-- start of Supplied entries --

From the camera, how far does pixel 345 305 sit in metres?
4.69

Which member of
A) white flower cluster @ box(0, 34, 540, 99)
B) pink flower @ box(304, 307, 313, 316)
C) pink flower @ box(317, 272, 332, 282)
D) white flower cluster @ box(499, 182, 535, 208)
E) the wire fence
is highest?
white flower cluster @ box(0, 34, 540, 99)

-- end of Supplied entries --

- [Problem to work on] Reproduce both items above verbatim, with no changes.

- [Answer to the exercise]
From the camera, how far does pixel 345 305 sit in metres?
4.69

Which member of
A) white flower cluster @ box(0, 34, 540, 99)
B) pink flower @ box(304, 307, 313, 316)
C) pink flower @ box(317, 272, 332, 282)
D) white flower cluster @ box(499, 182, 535, 208)
E) the wire fence
is highest?
white flower cluster @ box(0, 34, 540, 99)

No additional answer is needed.